■ Task instructions ■
Write out all the data again, exactly as it stands.

■ Extracted information ■

###

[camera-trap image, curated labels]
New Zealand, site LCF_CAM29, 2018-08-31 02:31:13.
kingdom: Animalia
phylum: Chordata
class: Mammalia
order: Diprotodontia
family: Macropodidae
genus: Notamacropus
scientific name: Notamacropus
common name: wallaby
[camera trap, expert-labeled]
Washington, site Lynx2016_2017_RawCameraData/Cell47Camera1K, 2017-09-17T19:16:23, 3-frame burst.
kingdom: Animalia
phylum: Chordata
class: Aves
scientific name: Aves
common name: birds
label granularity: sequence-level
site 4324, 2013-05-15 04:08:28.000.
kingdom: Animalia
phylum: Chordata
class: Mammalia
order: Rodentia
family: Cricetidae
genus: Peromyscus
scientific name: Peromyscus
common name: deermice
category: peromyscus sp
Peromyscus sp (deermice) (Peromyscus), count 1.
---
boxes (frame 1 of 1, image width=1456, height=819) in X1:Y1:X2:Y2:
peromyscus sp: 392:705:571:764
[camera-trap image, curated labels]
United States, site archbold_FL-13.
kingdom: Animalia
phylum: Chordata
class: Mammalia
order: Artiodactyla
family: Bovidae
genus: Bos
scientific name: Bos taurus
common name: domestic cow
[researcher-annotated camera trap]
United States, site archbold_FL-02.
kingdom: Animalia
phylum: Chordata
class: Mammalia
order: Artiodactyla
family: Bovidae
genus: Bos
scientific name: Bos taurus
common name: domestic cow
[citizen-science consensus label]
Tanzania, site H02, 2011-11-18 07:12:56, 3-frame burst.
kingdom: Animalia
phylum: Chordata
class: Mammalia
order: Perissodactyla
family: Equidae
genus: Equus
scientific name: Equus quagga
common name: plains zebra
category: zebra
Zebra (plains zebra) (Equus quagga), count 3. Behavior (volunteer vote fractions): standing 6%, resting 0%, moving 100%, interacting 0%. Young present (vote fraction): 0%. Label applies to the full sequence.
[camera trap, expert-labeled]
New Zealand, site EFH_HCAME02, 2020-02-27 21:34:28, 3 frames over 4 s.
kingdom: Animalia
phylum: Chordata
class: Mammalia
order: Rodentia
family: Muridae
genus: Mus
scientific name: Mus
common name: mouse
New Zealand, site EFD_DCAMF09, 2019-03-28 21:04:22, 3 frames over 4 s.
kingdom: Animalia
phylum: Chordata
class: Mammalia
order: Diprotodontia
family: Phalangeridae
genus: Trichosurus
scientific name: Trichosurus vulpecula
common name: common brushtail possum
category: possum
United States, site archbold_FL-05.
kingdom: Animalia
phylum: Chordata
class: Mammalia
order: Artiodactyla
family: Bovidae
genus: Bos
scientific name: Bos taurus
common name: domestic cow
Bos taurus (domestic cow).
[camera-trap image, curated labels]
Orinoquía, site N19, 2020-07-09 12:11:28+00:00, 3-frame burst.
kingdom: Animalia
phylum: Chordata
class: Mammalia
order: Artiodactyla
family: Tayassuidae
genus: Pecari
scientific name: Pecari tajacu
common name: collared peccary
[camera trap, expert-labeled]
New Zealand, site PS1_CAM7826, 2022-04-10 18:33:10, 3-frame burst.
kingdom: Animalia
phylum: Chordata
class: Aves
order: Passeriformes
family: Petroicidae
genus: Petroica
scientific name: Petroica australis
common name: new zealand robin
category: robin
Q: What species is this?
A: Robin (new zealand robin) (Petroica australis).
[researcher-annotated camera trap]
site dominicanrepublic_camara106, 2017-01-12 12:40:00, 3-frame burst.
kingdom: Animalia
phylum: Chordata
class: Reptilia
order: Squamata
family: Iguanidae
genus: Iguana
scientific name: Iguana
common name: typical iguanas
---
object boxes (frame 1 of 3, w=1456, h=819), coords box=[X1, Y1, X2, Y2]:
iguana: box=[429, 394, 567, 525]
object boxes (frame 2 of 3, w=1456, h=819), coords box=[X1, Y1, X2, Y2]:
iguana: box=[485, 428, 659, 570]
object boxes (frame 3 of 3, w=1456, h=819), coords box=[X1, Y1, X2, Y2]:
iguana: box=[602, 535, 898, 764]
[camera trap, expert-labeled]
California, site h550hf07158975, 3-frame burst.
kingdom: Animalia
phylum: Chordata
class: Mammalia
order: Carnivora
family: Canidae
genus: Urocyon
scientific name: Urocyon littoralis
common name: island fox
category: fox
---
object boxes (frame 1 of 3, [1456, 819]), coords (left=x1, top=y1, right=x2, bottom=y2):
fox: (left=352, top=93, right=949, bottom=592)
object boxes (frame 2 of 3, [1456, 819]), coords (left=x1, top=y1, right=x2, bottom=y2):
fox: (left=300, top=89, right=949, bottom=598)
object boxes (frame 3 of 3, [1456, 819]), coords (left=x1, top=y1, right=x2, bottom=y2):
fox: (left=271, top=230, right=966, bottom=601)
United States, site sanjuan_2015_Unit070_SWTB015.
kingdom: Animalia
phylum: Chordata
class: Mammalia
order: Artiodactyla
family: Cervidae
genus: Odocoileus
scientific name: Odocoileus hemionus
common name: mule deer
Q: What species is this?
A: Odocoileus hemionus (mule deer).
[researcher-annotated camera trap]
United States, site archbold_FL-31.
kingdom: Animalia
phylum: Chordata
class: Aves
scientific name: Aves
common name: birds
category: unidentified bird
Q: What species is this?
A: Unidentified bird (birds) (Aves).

###

■ Reply ■
[camera-trap image, curated labels]
New Zealand, site LCF_CAM29, 2018-08-31 02:31:13.
kingdom: Animalia
phylum: Chordata
class: Mammalia
order: Diprotodontia
family: Macropodidae
genus: Notamacropus
scientific name: Notamacropus
common name: wallaby
[camera trap, expert-labeled]
Washington, site Lynx2016_2017_RawCameraData/Cell47Camera1K, 2017-09-17T19:16:23, 3-frame burst.
kingdom: Animalia
phylum: Chordata
class: Aves
scientific name: Aves
common name: birds
label granularity: sequence-level
site 4324, 2013-05-15 04:08:28.000.
kingdom: Animalia
phylum: Chordata
class: Mammalia
order: Rodentia
family: Cricetidae
genus: Peromyscus
scientific name: Peromyscus
common name: deermice
category: peromyscus sp
Peromyscus sp (deermice) (Peromyscus), count 1.
---
boxes (frame 1 of 1, image width=1456, height=819) in X1:Y1:X2:Y2:
peromyscus sp: 392:705:571:764
[camera-trap image, curated labels]
United States, site archbold_FL-13.
kingdom: Animalia
phylum: Chordata
class: Mammalia
order: Artiodactyla
family: Bovidae
genus: Bos
scientific name: Bos taurus
common name: domestic cow
[researcher-annotated camera trap]
United States, site archbold_FL-02.
kingdom: Animalia
phylum: Chordata
class: Mammalia
order: Artiodactyla
family: Bovidae
genus: Bos
scientific name: Bos taurus
common name: domestic cow
[citizen-science consensus label]
Tanzania, site H02, 2011-11-18 07:12:56, 3-frame burst.
kingdom: Animalia
phylum: Chordata
class: Mammalia
order: Perissodactyla
family: Equidae
genus: Equus
scientific name: Equus quagga
common name: plains zebra
category: zebra
Zebra (plains zebra) (Equus quagga), count 3. Behavior (volunteer vote fractions): standing 6%, resting 0%, moving 100%, interacting 0%. Young present (vote fraction): 0%. Label applies to the full sequence.
[camera trap, expert-labeled]
New Zealand, site EFH_HCAME02, 2020-02-27 21:34:28, 3 frames over 4 s.
kingdom: Animalia
phylum: Chordata
class: Mammalia
order: Rodentia
family: Muridae
genus: Mus
scientific name: Mus
common name: mouse
New Zealand, site EFD_DCAMF09, 2019-03-28 21:04:22, 3 frames over 4 s.
kingdom: Animalia
phylum: Chordata
class: Mammalia
order: Diprotodontia
family: Phalangeridae
genus: Trichosurus
scientific name: Trichosurus vulpecula
common name: common brushtail possum
category: possum
United States, site archbold_FL-05.
kingdom: Animalia
phylum: Chordata
class: Mammalia
order: Artiodactyla
family: Bovidae
genus: Bos
scientific name: Bos taurus
common name: domestic cow
Bos taurus (domestic cow).
[camera-trap image, curated labels]
Orinoquía, site N19, 2020-07-09 12:11:28+00:00, 3-frame burst.
kingdom: Animalia
phylum: Chordata
class: Mammalia
order: Artiodactyla
family: Tayassuidae
genus: Pecari
scientific name: Pecari tajacu
common name: collared peccary
[camera trap, expert-labeled]
New Zealand, site PS1_CAM7826, 2022-04-10 18:33:10, 3-frame burst.
kingdom: Animalia
phylum: Chordata
class: Aves
order: Passeriformes
family: Petroicidae
genus: Petroica
scientific name: Petroica australis
common name: new zealand robin
category: robin
Q: What species is this?
A: Robin (new zealand robin) (Petroica australis).
[researcher-annotated camera trap]
site dominicanrepublic_camara106, 2017-01-12 12:40:00, 3-frame burst.
kingdom: Animalia
phylum: Chordata
class: Reptilia
order: Squamata
family: Iguanidae
genus: Iguana
scientific name: Iguana
common name: typical iguanas
---
object boxes (frame 1 of 3, w=1456, h=819), coords box=[X1, Y1, X2, Y2]:
iguana: box=[429, 394, 567, 525]
object boxes (frame 2 of 3, w=1456, h=819), coords box=[X1, Y1, X2, Y2]:
iguana: box=[485, 428, 659, 570]
object boxes (frame 3 of 3, w=1456, h=819), coords box=[X1, Y1, X2, Y2]:
iguana: box=[602, 535, 898, 764]
[camera trap, expert-labeled]
California, site h550hf07158975, 3-frame burst.
kingdom: Animalia
phylum: Chordata
class: Mammalia
order: Carnivora
family: Canidae
genus: Urocyon
scientific name: Urocyon littoralis
common name: island fox
category: fox
---
object boxes (frame 1 of 3, [1456, 819]), coords (left=x1, top=y1, right=x2, bottom=y2):
fox: (left=352, top=93, right=949, bottom=592)
object boxes (frame 2 of 3, [1456, 819]), coords (left=x1, top=y1, right=x2, bottom=y2):
fox: (left=300, top=89, right=949, bottom=598)
object boxes (frame 3 of 3, [1456, 819]), coords (left=x1, top=y1, right=x2, bottom=y2):
fox: (left=271, top=230, right=966, bottom=601)
United States, site sanjuan_2015_Unit070_SWTB015.
kingdom: Animalia
phylum: Chordata
class: Mammalia
order: Artiodactyla
family: Cervidae
genus: Odocoileus
scientific name: Odocoileus hemionus
common name: mule deer
Q: What species is this?
A: Odocoileus hemionus (mule deer).
[researcher-annotated camera trap]
United States, site archbold_FL-31.
kingdom: Animalia
phylum: Chordata
class: Aves
scientific name: Aves
common name: birds
category: unidentified bird
Q: What species is this?
A: Unidentified bird (birds) (Aves).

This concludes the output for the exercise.